Olivia shook her head.
Mrs. Hinkley smiled down at her. “You spoke in your sleep, my dear. I heard you myself.”
Stunned, Olivia’s mind reeled behind a stiff smile. What would Lord Bradley say? What had she said?
“You said a lot of balmy things, I hear,” Doris chimed in. “I’d a paid two bob to hear ’em myself.”
“Can you speak now?” Mrs. Hinkley’s tone was gentle.
Olivia hesitated; they were both looking at her so expectantly. Lord Bradley slipped into the room behind them and held her gaze. He gave her a slight nod.
“I . . . ye-yes,” Olivia stammered. “I believe I can.”
“Ohh!” Doris exclaimed. “And don’t she speak fine—just like a lady! Say my name won’t you, love?”
“And mine?” Mrs. Hinkley added shyly.
Olivia chuckled. “My friend, Doris McGovern . . . and dear Mrs. Hinkley.” Her eyes met those of the last person in the room, his expression inscrutable. She swallowed. “And . . . my lord Bradley.”
A small smile curved his lips.
Doris and Mrs. Hinkley, suddenly self-conscious, murmured “Excuse me” and “God bless you” and hurriedly left the room.
“Perhaps she could speak all the time and didn’t know it,” Olivia heard Doris venture as the two women walked away down the corridor.
“Maybe so,” Mrs. Hinkley agreed. “Or perhaps the sickness made her well.”
When Olivia stepped into the nursery after her absence of several days, Andrew bounded across the room and threw his arms around her. Still weak and wobbly from her recent indisposition, Olivia had to grip the doorjamb to keep from falling backward.
“Hello, Miss Livie. Are you well now?”
“I am.”
His little mouth dropped open. “Say that again.”
Olivia smiled. “I am. I am well.”
Audrey approached cautiously and Olivia held out a hand. The girl hurried forward then, biting back her shy smile. “Hello, Miss Keene,” she said. “We have mi
ssed you.”
“And I, you.”
“I told you she could talk!” Andrew said. “I did hear her talk in her sleep, but you wouldn’t believe me!”
“Perhaps I did, Andrew,” Olivia soothed, “but did not realize I could speak while awake.”
“I must say I am disappointed in you, Miss Keene.”
Olivia looked up, disconcerted to see Judith Howe standing in the sleeping chamber doorway, little Alexander on one hip.
“I am sorry, madam. I don’t—”
Judith glanced down and then up again. “You see, I had imagined you to speak with a Prussian accent, or German, perhaps. As would befit a foreign princess fleeing her home.”
Olivia forced a laugh. “I am sorry to disappoint you.”
Judith straightened. “You did not run away from a tyrannical father, forcing you into a despicable marriage?”
Olivia’s mouth was dry. “No . . . forced marriage, no.”
The woman sighed theatrically. “Ah, well.
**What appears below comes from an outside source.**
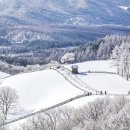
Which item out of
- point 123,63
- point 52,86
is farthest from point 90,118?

So be it.”
Lord Brightwell knocked and stepped into the nursery. “Full house today.”
“Hello, Uncle,” Judith said. “Our under nurse is well, you see, but fails to be the foreign princess I had hoped for.”
He patted his niece’s shoulder, amused. “Life is full of such little disappointments, my dear.” His eyes twinkled. “Though Miss Keene may surprise you yet.”
“What does that mean?” Judith asked sharply.
Olivia tried to signal the earl, but Judith caught her shaking her head. Mrs. Howe looked from one to the other with mounting suspicion. “What is going on?”
“Not a thing, my dear. You must forgive the foolishness of an old man.”
“Must I?”
Fearing Mrs. Howe might come to a more imaginative conclusion on her own, Olivia explained, “Lord Brightwell means only that he has realized my mother was once governess to his younger sisters.”
“Indeed?” Judith Howe said, surprised. She nodded slowly and chewed her full lower lip as the news sunk in. She was clearly still considering the notion as she let herself from the room.